■ Instruction 1
Pick out every line of the entries that contains the string "building", and treat uppercase and lowercase as different.

Miami-born Cubans want everyone to share in a ‘cafecito’ break at 3:05 p.m.
Ah! Those open windows along the sidewalks that are strewn throughout the city, with the whirring sound of an espresso machine behind them and that unmistakable aroma emanating—almost slapping one joyfully—as it’s approached. This is Miami’s gift to everyone, regardless of age, nationality, ethnicity or creed.
I must admit: I have my own machine at home. I am not alone, as I estimate that a considerable amount of Miamians are addicts of the curiously-strong, curiously-sweet concoction known as Cuban coffee.
On ALL of my tours, with very few exceptions, you will partake in the sidewalk cafecito experience with me and I will always say the same thing at the very moment you are holding your thimble-sized serving: “When in Miami, do as Miamians do.”
But when I saw this morning’s Miami Herald to find that a fellow Cuban-American, PR practitioner and Facebook friend, JennyLee Molina, has launched a social media phenomenon with the “3:05 Cafecito” campaign, I nearly spilled mine on my desk. It’s such a phenomenal idea, I almost wish I had come up with it myself! But, I’m glad she did…
It’s actually pretty deep.

■ Instruction 2
In the passage about Cuban coffee in Miami, what does the writer always say to people on tours while they hold their small serving?

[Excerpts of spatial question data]
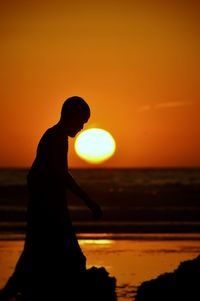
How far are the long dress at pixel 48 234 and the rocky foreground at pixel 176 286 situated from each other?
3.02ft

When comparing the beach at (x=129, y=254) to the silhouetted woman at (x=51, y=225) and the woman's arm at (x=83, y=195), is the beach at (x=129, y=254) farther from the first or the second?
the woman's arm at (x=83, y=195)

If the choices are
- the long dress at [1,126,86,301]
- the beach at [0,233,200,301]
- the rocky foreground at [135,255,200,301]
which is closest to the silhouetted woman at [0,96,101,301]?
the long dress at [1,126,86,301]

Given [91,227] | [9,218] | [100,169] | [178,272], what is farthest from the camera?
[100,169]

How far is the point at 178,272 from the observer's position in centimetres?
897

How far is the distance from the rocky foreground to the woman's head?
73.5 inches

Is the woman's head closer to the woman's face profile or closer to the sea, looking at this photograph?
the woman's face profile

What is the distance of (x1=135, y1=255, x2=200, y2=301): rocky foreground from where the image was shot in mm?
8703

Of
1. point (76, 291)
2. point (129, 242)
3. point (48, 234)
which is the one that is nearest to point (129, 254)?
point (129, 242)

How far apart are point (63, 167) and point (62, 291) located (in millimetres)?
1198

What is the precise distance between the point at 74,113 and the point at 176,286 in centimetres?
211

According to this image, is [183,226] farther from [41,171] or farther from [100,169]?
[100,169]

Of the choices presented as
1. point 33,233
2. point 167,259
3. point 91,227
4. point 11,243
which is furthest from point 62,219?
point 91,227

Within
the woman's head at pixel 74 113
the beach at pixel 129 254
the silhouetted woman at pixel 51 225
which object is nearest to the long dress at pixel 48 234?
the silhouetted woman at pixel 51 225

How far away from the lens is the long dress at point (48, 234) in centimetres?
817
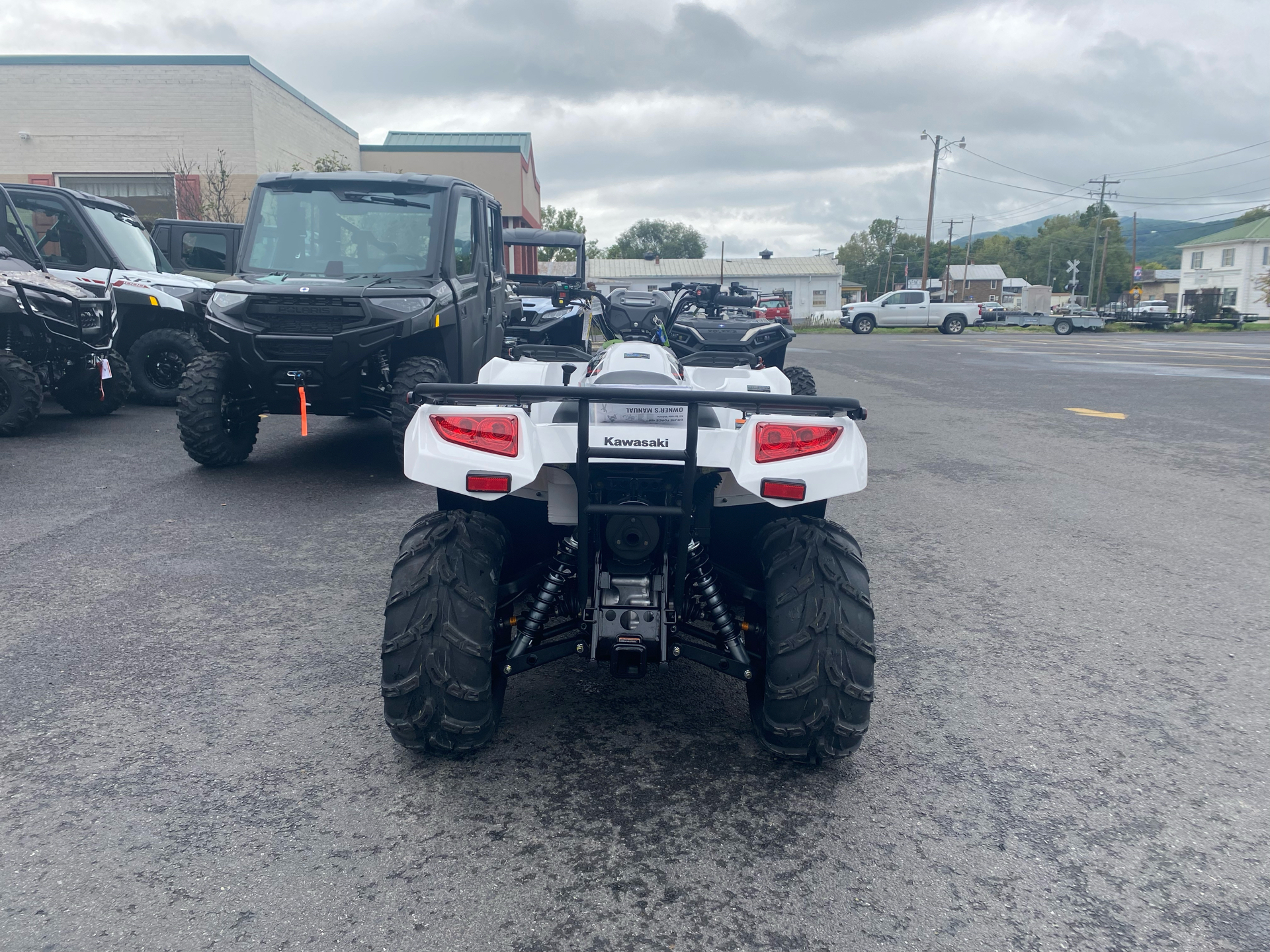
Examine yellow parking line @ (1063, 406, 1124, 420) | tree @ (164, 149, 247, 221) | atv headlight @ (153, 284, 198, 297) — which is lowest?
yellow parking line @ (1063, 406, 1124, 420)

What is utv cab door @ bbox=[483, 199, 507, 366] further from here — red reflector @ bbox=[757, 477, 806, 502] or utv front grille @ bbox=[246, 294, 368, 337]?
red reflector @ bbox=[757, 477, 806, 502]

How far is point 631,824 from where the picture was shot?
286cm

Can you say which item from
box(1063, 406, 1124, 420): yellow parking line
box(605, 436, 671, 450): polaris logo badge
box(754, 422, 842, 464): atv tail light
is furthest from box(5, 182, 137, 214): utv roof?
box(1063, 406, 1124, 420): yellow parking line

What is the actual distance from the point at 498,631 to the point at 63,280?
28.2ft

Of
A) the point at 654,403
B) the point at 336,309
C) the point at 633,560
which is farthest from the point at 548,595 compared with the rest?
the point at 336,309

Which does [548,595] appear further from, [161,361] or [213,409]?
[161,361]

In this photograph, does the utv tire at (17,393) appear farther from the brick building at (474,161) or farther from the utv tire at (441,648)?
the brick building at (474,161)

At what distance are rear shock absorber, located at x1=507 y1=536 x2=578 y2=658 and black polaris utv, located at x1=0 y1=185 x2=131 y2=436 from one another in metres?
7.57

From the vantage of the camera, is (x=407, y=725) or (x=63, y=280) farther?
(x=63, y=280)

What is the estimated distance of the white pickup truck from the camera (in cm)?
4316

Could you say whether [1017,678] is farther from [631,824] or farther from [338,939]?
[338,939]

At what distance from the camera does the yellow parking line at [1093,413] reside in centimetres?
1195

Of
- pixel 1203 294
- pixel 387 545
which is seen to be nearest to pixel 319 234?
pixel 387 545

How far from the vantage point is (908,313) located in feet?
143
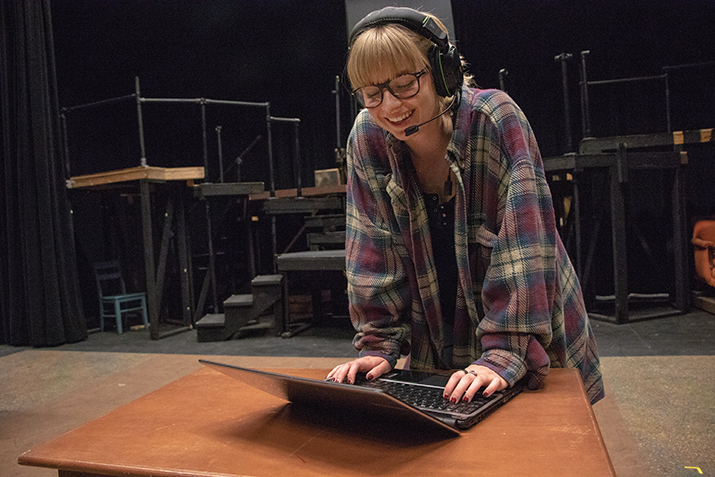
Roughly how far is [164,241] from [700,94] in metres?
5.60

■ Exercise answer 1
In this photograph, does the utv tire at (17,393) appear farther from the brick building at (474,161) or farther from the utv tire at (441,648)?
the brick building at (474,161)

■ Exercise answer 2
“When in Miami, do as Miamians do.”